_What the exercise asks_.
Take the line containing "Looking at the items" and all lines after it, through the end of the material, and repeat them exactly, pictures left out.

* BEGIN Dataset rows *

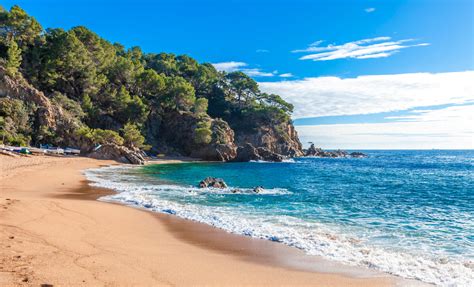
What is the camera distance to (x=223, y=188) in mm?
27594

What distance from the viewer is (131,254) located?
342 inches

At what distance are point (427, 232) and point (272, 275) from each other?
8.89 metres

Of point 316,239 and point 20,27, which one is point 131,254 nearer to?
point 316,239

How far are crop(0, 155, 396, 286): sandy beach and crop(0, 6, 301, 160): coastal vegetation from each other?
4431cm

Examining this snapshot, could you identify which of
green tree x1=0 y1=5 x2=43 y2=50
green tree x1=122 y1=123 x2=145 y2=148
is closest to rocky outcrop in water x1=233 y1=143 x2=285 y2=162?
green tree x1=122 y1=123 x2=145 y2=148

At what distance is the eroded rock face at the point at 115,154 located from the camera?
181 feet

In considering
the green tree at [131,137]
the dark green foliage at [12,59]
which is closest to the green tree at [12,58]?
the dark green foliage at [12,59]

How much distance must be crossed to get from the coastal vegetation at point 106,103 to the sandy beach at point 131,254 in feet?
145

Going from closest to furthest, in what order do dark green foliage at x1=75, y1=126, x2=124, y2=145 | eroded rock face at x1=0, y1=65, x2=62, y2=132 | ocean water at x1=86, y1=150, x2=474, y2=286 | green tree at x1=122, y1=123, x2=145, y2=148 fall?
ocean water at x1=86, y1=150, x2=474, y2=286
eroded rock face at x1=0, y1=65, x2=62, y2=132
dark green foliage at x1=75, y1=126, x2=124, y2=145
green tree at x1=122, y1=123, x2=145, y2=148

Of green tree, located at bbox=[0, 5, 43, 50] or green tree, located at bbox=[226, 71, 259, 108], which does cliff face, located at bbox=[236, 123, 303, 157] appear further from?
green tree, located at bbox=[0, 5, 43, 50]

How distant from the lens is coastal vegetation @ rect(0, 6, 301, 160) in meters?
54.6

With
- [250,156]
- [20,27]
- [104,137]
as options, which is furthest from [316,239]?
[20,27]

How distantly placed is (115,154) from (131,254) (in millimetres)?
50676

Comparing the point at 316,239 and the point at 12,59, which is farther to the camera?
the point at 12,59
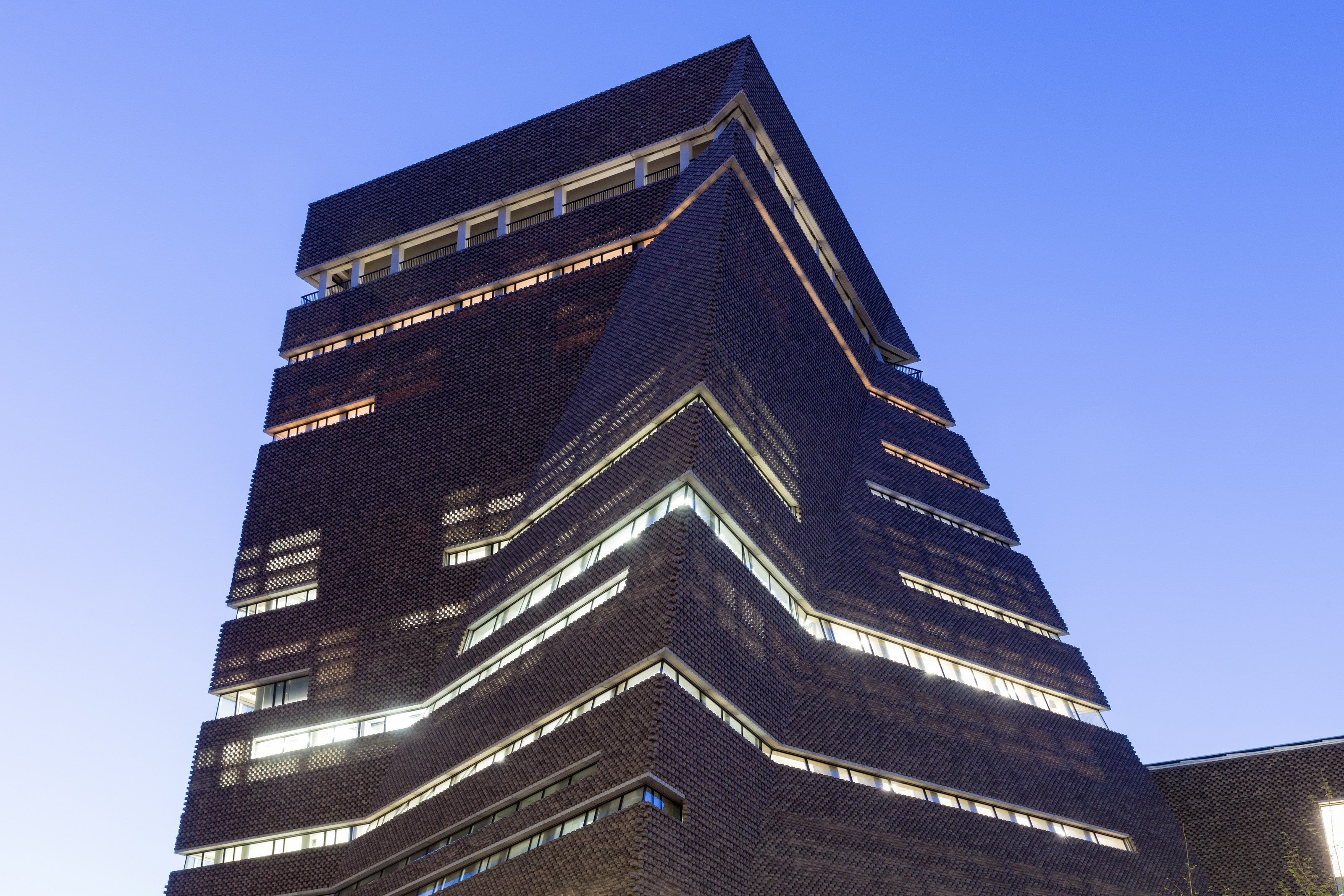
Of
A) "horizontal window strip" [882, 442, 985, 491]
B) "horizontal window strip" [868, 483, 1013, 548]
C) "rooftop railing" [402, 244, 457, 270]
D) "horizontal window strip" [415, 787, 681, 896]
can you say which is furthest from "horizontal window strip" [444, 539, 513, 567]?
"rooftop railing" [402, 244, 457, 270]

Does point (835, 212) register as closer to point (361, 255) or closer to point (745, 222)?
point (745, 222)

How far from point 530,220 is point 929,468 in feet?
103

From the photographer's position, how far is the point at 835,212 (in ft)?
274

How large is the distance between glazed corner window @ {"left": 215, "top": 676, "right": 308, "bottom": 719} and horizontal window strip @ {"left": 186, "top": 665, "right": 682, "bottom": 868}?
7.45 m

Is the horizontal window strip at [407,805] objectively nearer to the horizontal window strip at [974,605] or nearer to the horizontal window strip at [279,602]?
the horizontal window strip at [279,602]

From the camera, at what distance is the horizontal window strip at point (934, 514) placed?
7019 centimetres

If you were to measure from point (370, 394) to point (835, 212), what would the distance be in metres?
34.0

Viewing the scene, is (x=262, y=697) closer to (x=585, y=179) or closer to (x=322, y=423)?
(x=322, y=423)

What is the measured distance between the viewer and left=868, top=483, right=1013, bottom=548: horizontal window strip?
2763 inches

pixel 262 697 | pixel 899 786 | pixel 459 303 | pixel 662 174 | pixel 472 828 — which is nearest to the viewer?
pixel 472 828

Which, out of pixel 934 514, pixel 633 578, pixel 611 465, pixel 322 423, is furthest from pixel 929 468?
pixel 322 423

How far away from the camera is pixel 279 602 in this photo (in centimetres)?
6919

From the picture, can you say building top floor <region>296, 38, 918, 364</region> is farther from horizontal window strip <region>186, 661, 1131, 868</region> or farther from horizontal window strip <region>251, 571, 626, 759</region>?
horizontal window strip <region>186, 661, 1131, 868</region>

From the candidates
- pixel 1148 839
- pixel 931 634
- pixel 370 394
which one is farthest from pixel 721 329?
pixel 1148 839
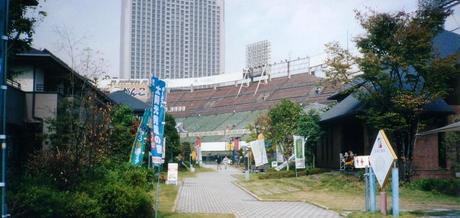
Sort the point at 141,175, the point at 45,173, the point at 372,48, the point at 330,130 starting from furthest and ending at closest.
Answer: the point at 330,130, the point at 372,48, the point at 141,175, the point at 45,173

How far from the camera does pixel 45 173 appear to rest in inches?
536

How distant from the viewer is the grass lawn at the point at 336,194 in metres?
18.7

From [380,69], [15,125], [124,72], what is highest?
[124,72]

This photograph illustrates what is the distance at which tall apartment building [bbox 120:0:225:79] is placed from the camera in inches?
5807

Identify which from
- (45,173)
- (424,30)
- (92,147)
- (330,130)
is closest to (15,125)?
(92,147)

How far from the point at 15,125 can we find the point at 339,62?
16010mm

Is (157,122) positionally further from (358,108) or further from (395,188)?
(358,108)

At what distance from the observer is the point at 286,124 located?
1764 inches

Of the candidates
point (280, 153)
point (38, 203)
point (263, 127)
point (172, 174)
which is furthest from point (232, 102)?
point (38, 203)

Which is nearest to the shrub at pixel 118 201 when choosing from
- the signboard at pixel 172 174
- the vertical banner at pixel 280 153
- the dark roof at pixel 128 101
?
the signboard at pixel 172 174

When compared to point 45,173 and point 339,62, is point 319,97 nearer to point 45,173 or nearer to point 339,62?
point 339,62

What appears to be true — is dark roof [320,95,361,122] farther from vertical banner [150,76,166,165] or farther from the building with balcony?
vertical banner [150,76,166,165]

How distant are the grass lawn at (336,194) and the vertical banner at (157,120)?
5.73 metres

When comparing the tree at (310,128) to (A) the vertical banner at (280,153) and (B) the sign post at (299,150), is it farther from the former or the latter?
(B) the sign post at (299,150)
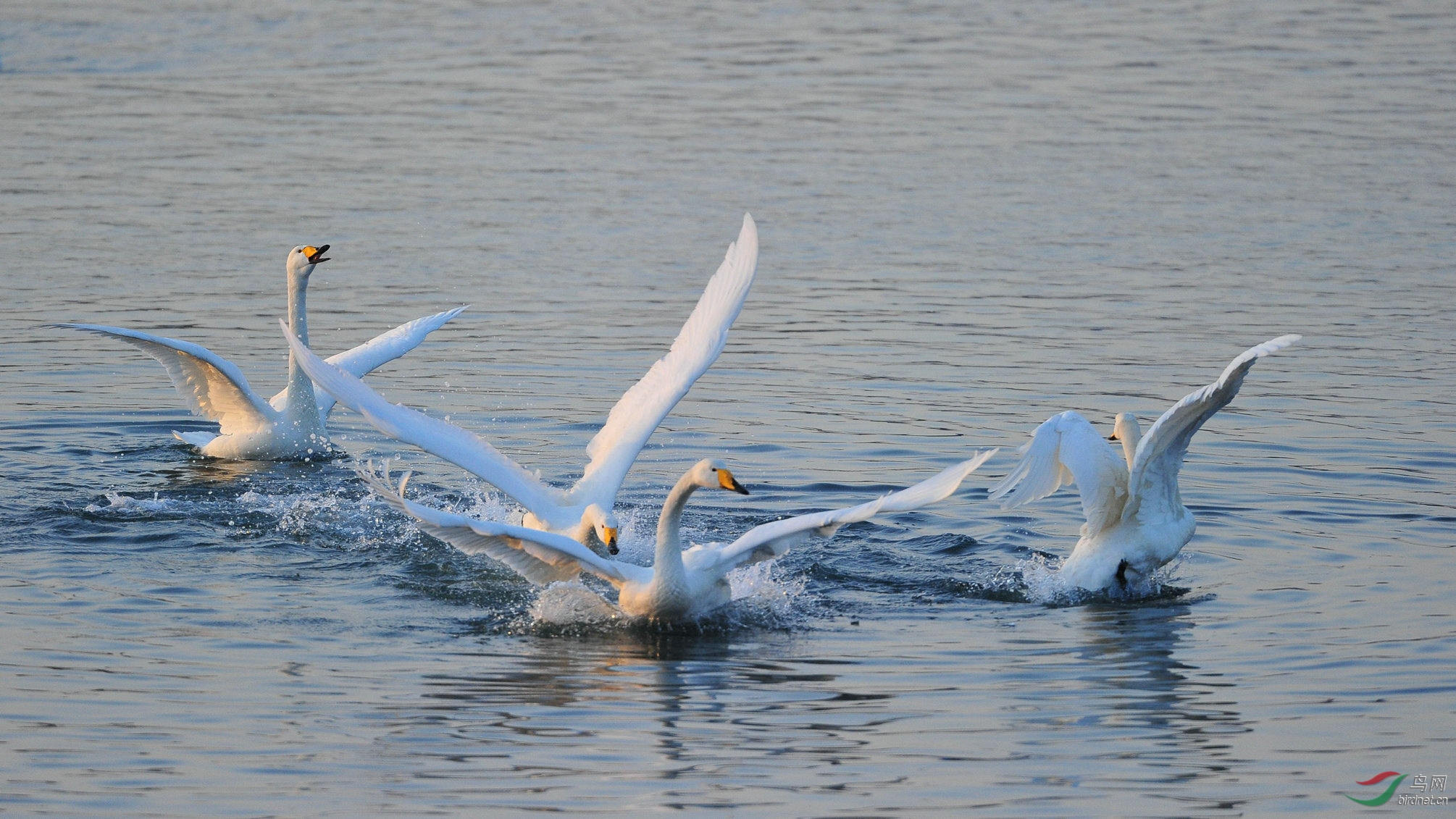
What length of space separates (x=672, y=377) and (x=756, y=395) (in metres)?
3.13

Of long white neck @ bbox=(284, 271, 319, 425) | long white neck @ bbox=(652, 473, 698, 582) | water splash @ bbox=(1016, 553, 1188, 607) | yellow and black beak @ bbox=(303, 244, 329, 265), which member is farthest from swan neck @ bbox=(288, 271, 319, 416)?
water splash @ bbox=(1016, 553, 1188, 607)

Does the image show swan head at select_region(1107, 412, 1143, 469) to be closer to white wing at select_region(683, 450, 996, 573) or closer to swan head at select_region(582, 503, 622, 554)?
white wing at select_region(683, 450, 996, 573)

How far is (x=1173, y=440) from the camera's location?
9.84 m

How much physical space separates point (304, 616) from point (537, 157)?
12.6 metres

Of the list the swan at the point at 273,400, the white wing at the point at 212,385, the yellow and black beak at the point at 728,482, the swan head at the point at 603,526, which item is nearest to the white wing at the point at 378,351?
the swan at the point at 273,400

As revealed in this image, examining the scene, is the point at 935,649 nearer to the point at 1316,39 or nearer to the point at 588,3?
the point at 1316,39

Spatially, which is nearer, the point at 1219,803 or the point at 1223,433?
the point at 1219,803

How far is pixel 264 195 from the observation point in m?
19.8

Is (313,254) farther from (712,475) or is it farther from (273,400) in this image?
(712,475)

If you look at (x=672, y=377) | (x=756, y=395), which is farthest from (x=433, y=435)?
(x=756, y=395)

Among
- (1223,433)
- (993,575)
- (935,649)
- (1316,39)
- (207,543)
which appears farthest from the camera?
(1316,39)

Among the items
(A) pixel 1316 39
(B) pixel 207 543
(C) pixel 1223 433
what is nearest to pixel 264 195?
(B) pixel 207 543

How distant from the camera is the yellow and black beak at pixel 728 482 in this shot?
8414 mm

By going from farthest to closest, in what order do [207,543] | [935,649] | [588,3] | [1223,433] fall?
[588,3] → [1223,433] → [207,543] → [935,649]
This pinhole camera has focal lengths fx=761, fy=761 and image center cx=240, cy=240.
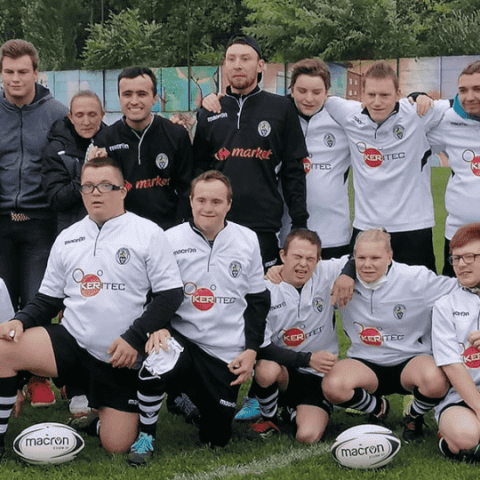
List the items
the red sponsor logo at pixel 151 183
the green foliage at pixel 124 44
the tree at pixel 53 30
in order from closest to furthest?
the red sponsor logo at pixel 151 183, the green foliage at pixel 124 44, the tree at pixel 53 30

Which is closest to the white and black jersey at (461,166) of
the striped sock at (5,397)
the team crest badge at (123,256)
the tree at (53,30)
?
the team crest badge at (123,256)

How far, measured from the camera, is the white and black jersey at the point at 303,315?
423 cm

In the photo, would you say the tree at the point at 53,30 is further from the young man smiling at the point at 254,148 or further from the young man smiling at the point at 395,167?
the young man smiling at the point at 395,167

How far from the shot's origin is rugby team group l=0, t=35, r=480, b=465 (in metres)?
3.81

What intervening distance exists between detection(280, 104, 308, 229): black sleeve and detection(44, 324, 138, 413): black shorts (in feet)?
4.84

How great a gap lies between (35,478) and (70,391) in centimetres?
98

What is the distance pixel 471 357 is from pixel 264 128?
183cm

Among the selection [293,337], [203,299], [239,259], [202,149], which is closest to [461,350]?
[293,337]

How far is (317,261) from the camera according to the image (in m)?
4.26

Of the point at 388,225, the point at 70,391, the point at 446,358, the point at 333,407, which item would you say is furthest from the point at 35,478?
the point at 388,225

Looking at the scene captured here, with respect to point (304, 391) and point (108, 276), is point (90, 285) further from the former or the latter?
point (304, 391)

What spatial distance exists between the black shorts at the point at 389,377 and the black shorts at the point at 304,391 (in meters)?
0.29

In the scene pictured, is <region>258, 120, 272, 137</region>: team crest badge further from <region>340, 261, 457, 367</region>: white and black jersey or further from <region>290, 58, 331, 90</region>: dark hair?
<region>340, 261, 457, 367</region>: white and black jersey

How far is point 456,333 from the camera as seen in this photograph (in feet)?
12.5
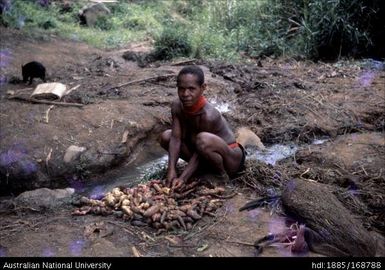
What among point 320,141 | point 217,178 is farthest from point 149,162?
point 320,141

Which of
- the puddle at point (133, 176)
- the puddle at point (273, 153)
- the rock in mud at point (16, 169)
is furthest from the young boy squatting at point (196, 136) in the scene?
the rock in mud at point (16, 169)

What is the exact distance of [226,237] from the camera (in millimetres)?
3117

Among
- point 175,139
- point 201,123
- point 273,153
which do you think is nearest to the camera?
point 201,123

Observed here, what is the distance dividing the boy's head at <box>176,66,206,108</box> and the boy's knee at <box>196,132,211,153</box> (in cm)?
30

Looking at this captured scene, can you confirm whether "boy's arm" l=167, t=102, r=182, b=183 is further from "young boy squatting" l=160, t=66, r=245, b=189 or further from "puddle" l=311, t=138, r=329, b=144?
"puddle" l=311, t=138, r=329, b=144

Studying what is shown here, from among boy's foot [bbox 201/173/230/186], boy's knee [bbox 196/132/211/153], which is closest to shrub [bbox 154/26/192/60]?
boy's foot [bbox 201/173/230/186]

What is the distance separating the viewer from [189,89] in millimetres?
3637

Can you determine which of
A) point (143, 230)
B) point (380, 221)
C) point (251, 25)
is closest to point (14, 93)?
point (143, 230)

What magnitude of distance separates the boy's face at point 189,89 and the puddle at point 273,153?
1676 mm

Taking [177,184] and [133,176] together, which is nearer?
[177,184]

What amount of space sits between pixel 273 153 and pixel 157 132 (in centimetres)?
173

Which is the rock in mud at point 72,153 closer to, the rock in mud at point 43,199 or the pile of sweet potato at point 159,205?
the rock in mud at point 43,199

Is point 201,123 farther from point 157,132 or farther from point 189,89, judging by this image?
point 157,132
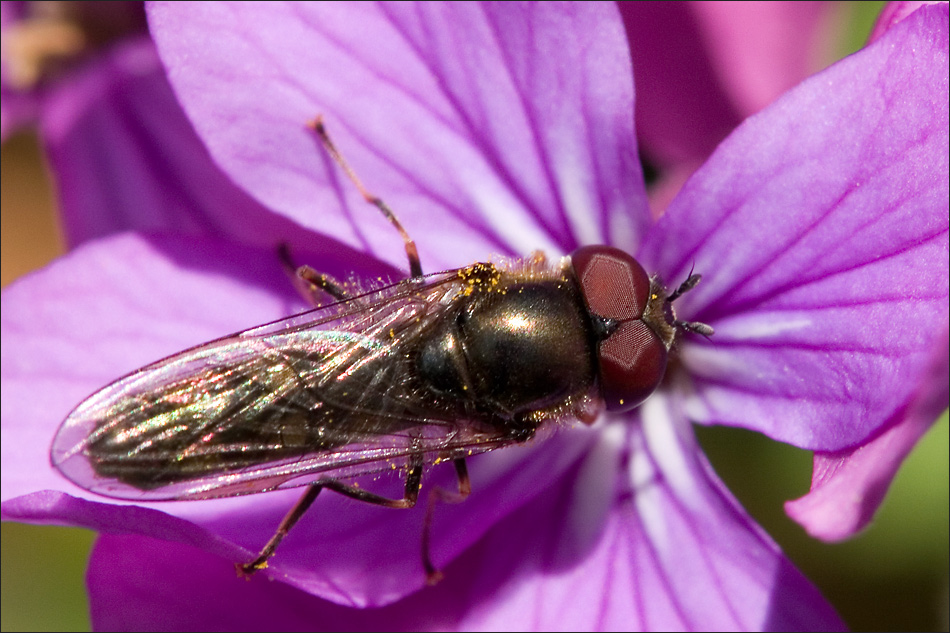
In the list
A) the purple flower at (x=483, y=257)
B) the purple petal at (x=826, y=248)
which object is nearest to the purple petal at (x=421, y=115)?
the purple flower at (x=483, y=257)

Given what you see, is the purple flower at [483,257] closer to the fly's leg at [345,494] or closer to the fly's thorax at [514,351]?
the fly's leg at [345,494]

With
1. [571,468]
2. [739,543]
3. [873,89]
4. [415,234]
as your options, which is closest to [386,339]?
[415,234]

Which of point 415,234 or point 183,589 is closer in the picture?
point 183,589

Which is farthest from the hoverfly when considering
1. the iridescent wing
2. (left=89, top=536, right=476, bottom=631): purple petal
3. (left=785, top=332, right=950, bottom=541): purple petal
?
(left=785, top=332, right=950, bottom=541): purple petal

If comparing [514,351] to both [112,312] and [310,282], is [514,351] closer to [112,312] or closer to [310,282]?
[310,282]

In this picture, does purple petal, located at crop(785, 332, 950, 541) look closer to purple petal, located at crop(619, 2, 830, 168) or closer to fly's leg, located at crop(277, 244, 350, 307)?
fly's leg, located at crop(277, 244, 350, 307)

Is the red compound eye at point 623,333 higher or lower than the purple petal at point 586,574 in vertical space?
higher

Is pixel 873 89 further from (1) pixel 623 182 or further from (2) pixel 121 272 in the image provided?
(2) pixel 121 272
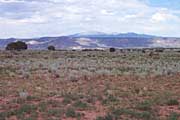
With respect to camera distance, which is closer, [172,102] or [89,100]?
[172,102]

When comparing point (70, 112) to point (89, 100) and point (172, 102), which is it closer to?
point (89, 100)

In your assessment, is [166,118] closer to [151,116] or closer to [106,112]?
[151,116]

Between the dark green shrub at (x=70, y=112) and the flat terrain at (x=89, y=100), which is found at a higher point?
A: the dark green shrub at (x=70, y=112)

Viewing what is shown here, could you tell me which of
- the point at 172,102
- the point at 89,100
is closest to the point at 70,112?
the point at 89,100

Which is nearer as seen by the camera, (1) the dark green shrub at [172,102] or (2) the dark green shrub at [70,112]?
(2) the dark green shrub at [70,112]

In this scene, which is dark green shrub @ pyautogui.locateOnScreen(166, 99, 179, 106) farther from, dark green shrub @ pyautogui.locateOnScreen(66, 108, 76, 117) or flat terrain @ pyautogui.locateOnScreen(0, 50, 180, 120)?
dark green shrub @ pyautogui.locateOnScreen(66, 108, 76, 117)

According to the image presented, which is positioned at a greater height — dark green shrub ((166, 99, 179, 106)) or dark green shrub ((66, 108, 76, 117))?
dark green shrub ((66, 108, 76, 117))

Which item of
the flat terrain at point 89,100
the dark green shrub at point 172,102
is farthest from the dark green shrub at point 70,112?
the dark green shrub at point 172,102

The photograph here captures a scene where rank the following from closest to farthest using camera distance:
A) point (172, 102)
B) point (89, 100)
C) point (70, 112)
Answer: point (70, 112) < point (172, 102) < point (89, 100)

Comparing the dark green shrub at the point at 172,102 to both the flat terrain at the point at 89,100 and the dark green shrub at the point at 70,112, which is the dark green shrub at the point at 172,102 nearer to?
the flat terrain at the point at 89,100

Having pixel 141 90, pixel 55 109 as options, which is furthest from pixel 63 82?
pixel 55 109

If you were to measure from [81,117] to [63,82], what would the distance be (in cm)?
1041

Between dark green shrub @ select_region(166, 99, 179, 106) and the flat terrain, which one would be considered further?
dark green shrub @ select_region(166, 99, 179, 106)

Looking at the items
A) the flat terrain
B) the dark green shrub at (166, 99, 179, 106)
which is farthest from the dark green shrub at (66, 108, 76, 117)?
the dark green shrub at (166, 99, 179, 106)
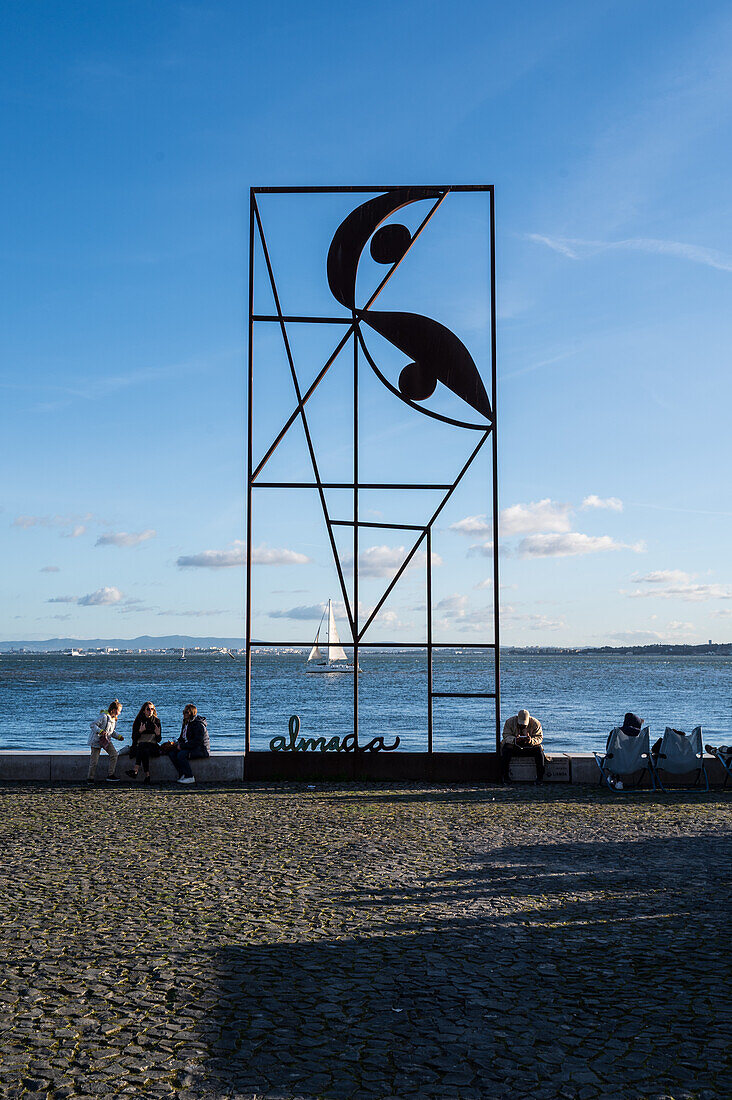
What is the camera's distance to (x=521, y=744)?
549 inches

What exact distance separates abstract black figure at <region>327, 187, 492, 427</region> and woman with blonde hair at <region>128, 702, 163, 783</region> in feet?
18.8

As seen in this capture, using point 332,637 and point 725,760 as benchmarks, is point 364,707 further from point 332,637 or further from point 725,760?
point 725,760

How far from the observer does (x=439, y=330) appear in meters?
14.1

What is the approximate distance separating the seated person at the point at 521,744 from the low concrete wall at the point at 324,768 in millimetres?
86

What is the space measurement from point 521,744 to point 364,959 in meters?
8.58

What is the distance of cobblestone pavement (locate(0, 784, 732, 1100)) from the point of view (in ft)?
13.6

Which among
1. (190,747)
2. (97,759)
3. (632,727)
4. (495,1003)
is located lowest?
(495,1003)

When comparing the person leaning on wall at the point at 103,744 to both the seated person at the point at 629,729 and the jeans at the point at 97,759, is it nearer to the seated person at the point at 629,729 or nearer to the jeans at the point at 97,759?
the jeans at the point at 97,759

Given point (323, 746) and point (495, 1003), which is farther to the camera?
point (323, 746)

* END Dataset rows *

_Exercise response_.
Looking at the items
A) the flat terrain
B) the dark green shrub at (166, 99, 179, 106)
which is farthest from the dark green shrub at (66, 108, 76, 117)?
the dark green shrub at (166, 99, 179, 106)
What is the camera's distance to (x=521, y=744)?
549 inches

What exact distance separates abstract black figure at <region>327, 187, 492, 427</region> and woman with blonde hair at <region>128, 702, 163, 783</region> in feet?
18.8

As seen in this capture, using point 332,637 and point 725,760 as benchmarks, is point 364,707 further from point 332,637 or further from point 725,760?
point 725,760

How far from the observer does (x=439, y=330) appear in meters?
14.1

What is the approximate distance separating the seated person at the point at 521,744 from the low concrete wall at the point at 324,768 in millimetres?
86

What is the space measurement from point 521,744 to point 364,959 in meters?
8.58

What is the distance of cobblestone pavement (locate(0, 784, 732, 1100)) from the point of view (in ft)?
13.6

Which among
1. (190,747)
2. (97,759)
3. (632,727)
4. (495,1003)
is located lowest?
(495,1003)

When comparing the person leaning on wall at the point at 103,744 to both the seated person at the point at 629,729 and the jeans at the point at 97,759, is it nearer to the seated person at the point at 629,729 or nearer to the jeans at the point at 97,759?
the jeans at the point at 97,759

Given point (323, 746) and point (495, 1003), which is farther to the camera?
point (323, 746)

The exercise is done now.